Ya ha comenzado la cuenta atrás para la celebración de la Navidad. En cierto sentido puede decirse que todos estábamos esperando que se adelantara, sin atender demasiado a los verdaderos signos que la anuncian y que no siempre coinciden con las vistosísimas luces que para nuestra ciudad han preparado los alcaldes. Ni siquiera con las calles limpias para felices paseos. No siempre hay regalos, premios en la lotería y reuniones. Dios también nace para los que están solos, los rechazados por ser diferentes, para los que se quedan en los contextos de los márgenes. Estamos tan acostumbrados a ellos que nos fatiga la sola idea de luchar por un mundo más justo.

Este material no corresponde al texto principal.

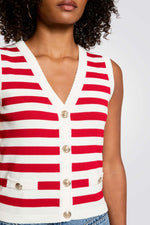 ווסט סריג הדפס פסים בצבע לבן/אדום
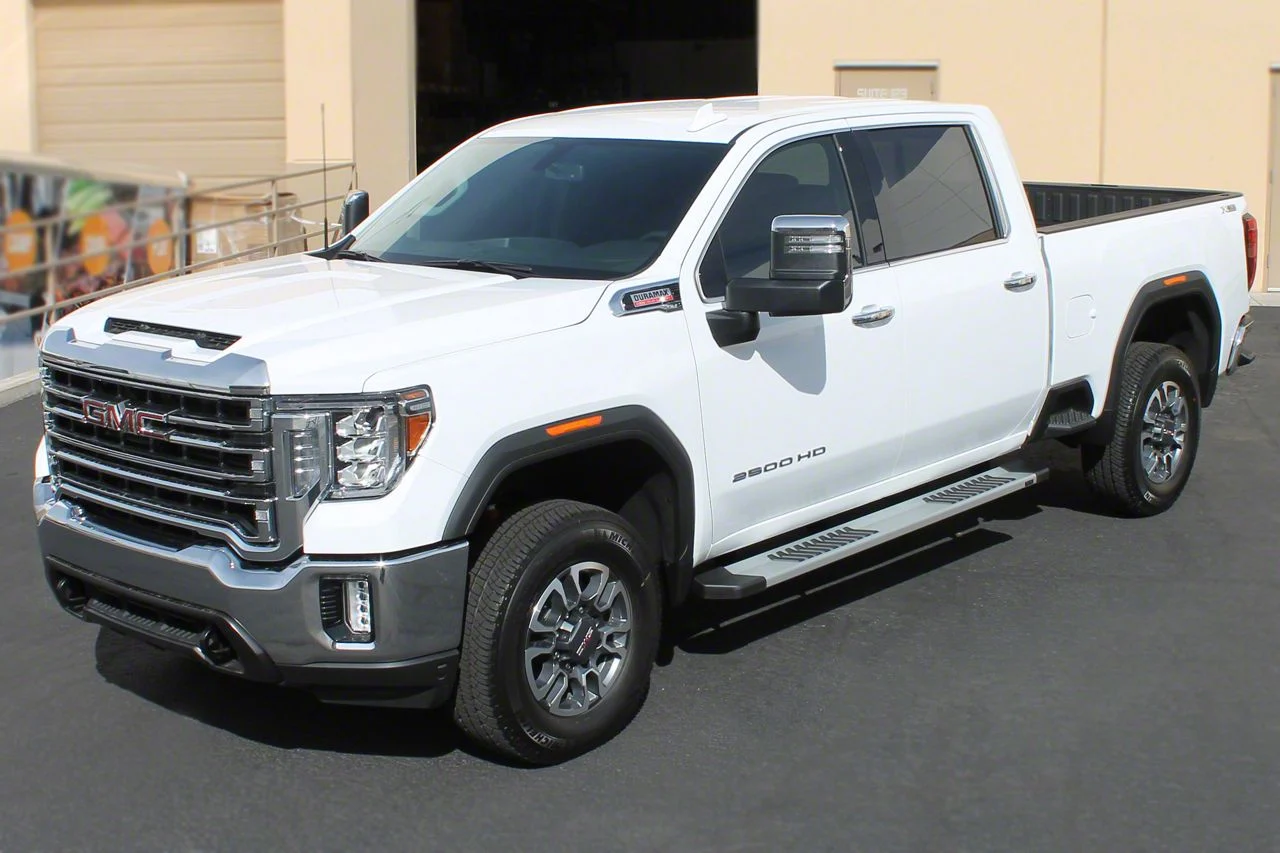 Raptor Series 6-Inch OEM Style Slide Track Running Boards; Brushed Aluminum (20-26 Sierra 2500 HD Crew Cab)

No se trata de idealizar estas fechas y proponer la Navidad a la intemperie, pero sí debiéramos cuestionar qué parte de nuestra espera se ha ido cimentando sobre el bullicio de la fiesta, sobre puros sentimientos. O por lo menos, preguntar en cuántas ocasiones hubiéramos preferido que el Dios en que creemos fuera un solucionador de los problemas que como comunidad cristiana no asumimos. Otrosí, cuántas veces le hemos afeado a Dios que su encarnación no se ajustó al molde triunfante que este mundo tanto necesita. Olvidamos que Dios entró en nuestra historia pidiendo permiso a una muchacha, pobre entre los pobres, huyendo como emigrante y finalmente muriendo como un delincuente. Y que gracias a ello no hay dificultad que le sea ajena. Y lo más importante, que habiendo sufrido, Jesús ha triunfado sobre todo mal, demostrando que la iniquidad y la injusticia no tiene la última palabra. Profundizar en el misterio que envuelve aquel nacimiento en Belén confirmará –seguro– la intuición de que el mejor regalo que pudo hacernos Dios fue encarnarse de la manera humilde en que lo hizo.